Il est temps maintenant d'arrêter le sermon, je crois que vous avez saisi, vous n'êtes pas plus bête qu'un autre, vous avez même du cœur à votre insu car j'ai décidé de reverser mes droits d'auteur sur ce livre à une association d'aide pour ceux qui égarent, ainsi je suis libre de toute bureaucratie liée à mon éditeur, je peux me consacrer à mes souvenirs. En échange de vous avoir ouvert mon calvaire avec une qualité de son comme si vous étiez en direct, je ne vous demande qu'une chose, écoutez-moi bien, c'est de ne jamais, au grand jamais, de ne jamais venir me demander d'autres travaux d'écriture, de conseils, de témoignages, que sais-je encore? La plaie est encore ouverte. Alors soyez comme les dents de lait et disparaissez à jamais, j'ai rempli mon devoir envers Marko, j'ai rempli mon devoir envers vous tous camarades bacheliers que je n'ai pas l'honneur de connaître, alors vous aussi à votre tour offrez-moi une gratification, par la présente vous vous engagez à ne pas m'importuner, par ce document dont vous lisez en ce moment la dernière page vous jurez solennellement de m'éviter, de ne pas m'accoster si vous me croisez dans la rue ou dans un quelconque lieu public, d'oublier si possible jusqu'à mon nom si tristement célèbre, de ne pas m'importuner avec votre physionomie alors que je rêve de Lui, de ne plus mentionner cette affaire devant moi. Même si je m'en suis sorti, sachez que j'ai l'âme fraîchement cicatrisée. Car un fait reste certain, le Baccalauréat n'est plus en ma possession, je ne l'ai pas davantage qu'au début du récit, ça me ronge vous comprenez, j'en suis meurtri de l'avoir laissé partir, c'est un peu de ma chair que j'ai laissée à l'Institut, le remords de la jeune mère infanticide est singulièrement vivace, alors prenez votre plume, prenez-la immédiatement, et signez donc en bas de cette page, paraphez votre plus belle signature précédée de la mention “Lu et approuvé” ce petit contrat que je vous propose.

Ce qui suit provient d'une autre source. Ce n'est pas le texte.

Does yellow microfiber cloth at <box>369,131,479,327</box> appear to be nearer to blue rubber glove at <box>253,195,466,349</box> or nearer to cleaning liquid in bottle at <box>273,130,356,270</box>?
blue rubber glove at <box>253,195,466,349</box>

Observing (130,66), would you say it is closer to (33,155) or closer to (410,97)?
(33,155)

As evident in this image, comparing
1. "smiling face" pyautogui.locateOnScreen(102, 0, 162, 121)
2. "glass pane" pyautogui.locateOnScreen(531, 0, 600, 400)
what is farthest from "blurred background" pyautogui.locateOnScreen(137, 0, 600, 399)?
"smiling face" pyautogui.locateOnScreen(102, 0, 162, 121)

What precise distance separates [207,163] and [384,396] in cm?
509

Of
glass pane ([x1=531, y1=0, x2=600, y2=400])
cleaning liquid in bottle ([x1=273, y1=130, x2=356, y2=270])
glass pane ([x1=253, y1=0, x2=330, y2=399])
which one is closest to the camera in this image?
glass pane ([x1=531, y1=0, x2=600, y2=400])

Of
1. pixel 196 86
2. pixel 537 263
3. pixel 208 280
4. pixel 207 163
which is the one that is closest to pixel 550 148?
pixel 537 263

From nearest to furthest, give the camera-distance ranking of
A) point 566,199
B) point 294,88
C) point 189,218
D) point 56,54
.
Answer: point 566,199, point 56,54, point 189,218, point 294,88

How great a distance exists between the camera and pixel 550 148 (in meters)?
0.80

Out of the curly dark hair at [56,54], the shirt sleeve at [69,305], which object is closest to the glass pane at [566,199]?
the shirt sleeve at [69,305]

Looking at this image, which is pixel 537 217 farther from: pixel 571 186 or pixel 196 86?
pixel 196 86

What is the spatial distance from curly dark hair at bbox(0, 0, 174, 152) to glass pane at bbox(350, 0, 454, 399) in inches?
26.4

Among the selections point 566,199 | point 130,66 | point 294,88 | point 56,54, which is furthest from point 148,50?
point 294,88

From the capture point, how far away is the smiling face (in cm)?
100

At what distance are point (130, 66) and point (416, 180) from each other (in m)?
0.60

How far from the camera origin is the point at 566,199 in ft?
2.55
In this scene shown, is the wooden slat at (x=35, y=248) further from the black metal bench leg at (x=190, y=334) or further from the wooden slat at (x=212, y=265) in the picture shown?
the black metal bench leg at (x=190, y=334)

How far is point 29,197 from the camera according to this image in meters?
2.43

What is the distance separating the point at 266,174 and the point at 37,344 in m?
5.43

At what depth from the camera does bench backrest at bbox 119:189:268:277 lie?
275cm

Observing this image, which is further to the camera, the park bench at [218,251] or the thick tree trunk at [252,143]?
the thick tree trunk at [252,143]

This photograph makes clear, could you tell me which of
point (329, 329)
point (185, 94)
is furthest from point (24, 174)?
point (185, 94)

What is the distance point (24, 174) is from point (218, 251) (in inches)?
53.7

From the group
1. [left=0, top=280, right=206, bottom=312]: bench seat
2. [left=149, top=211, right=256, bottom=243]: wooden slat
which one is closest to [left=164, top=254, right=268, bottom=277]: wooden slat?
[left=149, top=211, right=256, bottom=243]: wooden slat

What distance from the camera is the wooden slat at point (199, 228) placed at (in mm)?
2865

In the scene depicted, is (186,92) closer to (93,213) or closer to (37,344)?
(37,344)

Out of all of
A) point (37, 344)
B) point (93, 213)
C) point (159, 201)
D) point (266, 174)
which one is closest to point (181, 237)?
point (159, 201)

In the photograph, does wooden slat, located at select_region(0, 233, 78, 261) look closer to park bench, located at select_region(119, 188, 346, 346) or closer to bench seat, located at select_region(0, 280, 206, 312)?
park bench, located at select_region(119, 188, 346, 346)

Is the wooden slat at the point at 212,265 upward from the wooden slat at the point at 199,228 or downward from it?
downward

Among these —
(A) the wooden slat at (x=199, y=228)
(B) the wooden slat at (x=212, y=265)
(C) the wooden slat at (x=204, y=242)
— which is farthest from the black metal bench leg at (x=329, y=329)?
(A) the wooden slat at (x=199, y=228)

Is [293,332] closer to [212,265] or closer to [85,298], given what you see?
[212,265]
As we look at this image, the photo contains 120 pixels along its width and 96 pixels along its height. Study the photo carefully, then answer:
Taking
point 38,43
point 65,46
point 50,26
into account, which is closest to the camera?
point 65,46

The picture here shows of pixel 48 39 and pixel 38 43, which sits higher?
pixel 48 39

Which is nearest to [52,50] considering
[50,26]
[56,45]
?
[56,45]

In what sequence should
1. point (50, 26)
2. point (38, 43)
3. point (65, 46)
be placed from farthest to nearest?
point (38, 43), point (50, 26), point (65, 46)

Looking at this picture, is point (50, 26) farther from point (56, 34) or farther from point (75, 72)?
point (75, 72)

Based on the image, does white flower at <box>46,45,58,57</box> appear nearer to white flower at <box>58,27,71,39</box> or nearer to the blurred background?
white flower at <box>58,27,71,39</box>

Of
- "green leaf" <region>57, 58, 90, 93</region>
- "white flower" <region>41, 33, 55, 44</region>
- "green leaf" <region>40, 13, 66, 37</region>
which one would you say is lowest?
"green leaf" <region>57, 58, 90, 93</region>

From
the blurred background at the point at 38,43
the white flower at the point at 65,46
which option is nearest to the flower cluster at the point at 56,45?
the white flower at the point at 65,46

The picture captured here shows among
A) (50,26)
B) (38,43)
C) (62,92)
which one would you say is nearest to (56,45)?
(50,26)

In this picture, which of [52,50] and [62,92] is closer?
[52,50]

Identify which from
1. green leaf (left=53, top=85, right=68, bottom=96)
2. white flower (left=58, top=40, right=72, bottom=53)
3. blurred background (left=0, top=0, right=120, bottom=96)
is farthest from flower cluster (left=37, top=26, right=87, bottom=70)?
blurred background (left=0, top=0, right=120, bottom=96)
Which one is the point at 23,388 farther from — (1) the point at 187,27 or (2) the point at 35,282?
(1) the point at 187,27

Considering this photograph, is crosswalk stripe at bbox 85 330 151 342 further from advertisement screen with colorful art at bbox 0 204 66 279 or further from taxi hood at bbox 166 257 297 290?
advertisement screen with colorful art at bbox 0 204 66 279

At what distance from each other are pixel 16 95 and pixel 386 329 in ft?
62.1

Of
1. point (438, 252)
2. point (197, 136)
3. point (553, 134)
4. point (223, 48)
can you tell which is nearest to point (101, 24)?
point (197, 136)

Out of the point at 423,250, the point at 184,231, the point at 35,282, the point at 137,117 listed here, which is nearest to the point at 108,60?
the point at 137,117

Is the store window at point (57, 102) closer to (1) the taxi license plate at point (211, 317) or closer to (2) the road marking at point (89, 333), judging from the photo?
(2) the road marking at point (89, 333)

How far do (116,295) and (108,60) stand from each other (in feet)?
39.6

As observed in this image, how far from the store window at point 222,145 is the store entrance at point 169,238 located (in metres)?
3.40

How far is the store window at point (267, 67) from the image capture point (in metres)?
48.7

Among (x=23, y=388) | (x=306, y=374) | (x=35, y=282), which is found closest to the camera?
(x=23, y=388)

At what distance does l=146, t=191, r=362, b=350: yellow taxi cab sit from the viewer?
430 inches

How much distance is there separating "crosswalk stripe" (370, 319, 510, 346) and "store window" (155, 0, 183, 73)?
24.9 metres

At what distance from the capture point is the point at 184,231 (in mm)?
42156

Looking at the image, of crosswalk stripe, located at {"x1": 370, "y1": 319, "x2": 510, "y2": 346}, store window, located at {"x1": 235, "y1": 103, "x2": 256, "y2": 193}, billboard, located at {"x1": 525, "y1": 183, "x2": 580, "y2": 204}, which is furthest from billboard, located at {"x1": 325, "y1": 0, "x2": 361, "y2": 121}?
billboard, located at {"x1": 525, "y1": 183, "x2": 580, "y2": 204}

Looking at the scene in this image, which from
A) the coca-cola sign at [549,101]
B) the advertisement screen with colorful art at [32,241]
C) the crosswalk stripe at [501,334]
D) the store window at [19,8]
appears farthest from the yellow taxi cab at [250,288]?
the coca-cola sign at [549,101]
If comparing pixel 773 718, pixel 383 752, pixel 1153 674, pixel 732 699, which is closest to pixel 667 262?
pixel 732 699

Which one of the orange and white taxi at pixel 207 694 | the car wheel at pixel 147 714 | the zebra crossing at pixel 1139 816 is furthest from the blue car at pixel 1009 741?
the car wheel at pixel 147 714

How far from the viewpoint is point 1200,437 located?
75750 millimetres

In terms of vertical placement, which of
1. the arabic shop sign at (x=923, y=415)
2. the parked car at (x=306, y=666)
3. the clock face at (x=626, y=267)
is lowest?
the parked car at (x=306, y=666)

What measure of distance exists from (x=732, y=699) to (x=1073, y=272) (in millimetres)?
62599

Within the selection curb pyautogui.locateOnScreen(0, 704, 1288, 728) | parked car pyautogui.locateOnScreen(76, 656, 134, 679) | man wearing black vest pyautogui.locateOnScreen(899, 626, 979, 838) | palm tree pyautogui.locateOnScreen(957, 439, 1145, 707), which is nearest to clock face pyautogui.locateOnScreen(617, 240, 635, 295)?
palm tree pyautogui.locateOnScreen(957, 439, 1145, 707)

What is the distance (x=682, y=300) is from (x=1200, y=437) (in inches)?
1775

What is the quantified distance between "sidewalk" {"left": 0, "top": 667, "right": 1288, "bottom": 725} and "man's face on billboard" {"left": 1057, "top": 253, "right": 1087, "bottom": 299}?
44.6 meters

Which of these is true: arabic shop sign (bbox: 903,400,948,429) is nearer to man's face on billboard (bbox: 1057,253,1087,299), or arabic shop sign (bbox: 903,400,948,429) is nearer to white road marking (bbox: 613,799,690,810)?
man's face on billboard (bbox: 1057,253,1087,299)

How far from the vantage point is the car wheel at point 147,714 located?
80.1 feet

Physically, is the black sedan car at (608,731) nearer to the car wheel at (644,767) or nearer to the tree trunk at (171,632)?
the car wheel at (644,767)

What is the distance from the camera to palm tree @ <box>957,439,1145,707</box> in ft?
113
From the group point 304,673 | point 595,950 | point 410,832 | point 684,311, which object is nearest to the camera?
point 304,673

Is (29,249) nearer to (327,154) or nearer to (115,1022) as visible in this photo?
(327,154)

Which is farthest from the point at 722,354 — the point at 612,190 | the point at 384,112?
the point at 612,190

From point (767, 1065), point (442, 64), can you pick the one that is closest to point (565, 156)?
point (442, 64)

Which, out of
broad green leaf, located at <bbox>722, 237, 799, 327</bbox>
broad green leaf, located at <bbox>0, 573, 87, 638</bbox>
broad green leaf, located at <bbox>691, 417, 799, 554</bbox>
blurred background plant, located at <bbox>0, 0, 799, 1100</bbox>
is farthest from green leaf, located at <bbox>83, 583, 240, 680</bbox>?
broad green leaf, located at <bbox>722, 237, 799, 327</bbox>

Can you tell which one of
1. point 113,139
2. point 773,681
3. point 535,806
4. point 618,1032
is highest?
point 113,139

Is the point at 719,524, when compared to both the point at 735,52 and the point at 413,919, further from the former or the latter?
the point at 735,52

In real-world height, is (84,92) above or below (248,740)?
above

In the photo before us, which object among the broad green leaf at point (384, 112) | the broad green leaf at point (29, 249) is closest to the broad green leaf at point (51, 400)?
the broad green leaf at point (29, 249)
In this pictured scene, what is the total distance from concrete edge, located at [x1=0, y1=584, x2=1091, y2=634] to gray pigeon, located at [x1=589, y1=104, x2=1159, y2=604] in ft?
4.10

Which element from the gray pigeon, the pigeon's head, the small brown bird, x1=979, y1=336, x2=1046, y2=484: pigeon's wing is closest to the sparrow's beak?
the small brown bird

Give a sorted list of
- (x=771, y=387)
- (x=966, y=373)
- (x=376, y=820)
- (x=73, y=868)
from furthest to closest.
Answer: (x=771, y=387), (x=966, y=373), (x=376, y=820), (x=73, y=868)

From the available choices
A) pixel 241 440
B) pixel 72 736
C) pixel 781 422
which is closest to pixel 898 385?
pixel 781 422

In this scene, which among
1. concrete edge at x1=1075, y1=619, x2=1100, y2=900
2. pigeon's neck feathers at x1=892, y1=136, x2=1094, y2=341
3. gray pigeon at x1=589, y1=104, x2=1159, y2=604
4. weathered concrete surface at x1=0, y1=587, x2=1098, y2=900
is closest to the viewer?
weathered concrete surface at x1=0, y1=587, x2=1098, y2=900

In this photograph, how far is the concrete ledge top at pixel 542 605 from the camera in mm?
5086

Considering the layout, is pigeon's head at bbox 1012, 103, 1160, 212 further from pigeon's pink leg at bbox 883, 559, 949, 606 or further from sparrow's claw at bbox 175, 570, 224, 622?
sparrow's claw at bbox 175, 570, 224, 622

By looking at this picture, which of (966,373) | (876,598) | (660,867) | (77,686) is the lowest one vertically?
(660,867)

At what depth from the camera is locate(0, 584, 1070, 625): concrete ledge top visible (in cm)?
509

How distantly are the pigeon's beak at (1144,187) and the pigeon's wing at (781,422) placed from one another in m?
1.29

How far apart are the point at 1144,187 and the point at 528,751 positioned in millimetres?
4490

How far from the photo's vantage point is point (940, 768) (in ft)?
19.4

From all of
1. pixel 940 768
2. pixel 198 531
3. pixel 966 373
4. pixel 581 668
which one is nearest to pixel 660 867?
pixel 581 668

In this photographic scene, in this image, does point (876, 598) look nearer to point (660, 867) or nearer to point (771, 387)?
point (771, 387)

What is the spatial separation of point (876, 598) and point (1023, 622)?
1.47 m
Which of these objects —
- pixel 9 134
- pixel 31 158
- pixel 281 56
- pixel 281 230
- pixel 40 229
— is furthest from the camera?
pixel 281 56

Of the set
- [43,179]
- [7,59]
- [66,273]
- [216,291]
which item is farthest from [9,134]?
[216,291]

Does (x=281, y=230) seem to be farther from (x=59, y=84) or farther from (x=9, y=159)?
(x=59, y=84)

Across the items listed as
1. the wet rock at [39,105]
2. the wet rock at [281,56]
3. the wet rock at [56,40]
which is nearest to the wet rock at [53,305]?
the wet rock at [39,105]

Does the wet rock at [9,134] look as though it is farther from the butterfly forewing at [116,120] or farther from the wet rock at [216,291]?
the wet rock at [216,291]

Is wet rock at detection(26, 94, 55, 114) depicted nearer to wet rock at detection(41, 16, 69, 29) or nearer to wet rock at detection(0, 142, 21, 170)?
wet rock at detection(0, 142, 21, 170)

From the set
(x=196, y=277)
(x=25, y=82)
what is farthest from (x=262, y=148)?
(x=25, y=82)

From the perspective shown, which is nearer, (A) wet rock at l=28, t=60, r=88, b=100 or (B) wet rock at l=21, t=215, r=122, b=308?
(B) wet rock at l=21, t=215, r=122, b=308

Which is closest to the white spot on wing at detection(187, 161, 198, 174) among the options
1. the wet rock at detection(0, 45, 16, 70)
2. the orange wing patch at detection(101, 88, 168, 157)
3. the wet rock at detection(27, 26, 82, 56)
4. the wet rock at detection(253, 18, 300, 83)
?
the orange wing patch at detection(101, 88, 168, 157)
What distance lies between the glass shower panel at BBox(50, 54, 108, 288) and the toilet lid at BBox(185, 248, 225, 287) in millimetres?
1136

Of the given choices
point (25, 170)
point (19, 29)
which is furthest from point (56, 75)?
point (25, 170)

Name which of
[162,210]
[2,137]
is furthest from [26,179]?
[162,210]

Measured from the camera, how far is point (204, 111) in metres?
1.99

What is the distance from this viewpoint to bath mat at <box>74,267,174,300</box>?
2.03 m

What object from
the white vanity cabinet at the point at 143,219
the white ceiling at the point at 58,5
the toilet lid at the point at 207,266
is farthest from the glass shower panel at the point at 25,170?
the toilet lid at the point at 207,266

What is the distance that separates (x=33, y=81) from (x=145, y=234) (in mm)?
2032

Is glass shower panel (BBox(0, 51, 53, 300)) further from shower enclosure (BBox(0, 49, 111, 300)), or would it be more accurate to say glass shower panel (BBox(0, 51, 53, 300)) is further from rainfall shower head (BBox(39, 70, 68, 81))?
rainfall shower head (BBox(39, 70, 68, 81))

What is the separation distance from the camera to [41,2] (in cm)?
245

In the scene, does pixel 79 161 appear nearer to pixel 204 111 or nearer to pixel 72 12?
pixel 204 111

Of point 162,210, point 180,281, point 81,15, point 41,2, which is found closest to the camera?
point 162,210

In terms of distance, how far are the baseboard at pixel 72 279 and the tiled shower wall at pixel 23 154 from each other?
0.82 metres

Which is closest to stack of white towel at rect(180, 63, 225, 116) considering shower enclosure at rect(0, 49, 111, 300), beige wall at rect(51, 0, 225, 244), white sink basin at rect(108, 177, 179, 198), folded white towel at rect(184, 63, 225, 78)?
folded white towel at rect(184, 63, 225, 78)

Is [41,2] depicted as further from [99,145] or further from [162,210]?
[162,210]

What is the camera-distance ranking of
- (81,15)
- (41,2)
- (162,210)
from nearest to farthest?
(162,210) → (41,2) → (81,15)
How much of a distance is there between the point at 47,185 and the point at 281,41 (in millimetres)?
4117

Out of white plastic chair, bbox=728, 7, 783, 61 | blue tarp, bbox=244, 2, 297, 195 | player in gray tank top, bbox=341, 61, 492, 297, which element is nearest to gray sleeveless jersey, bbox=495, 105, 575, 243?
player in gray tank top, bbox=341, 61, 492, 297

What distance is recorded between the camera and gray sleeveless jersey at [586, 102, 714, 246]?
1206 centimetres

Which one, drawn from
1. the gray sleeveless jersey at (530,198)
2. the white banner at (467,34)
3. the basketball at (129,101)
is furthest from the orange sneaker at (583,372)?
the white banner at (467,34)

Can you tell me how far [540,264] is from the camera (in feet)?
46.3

Voilà, maintenant que c'est fait je suis apaisé, la vie a repris son cours, d'ici peu je remplacerai Françoise par Nadine, je sens qu'on a des affinités, en apparence tout baigne pour votre serviteur. Seulement derrière la façade, un détail vous a peut-être échappé. C'est que le repentir n'annule pas la faute, hélas! il peut juste colmater, quant à la fissure elle reste à jamais. La porcelaine s'est brisée. L'histoire de l'homme est désormais coupée en deux, et l'on se souviendra de ce temps fabuleux où le Baccalauréat n'avait pas encore été égaré comme d'un Éden, on versera des larmes sur l'innocence perdue et l'on traînera notre triste destinée humaine jusqu'à ce que les dieux aient pitié. Puissent-ils se lasser de notre souffrance!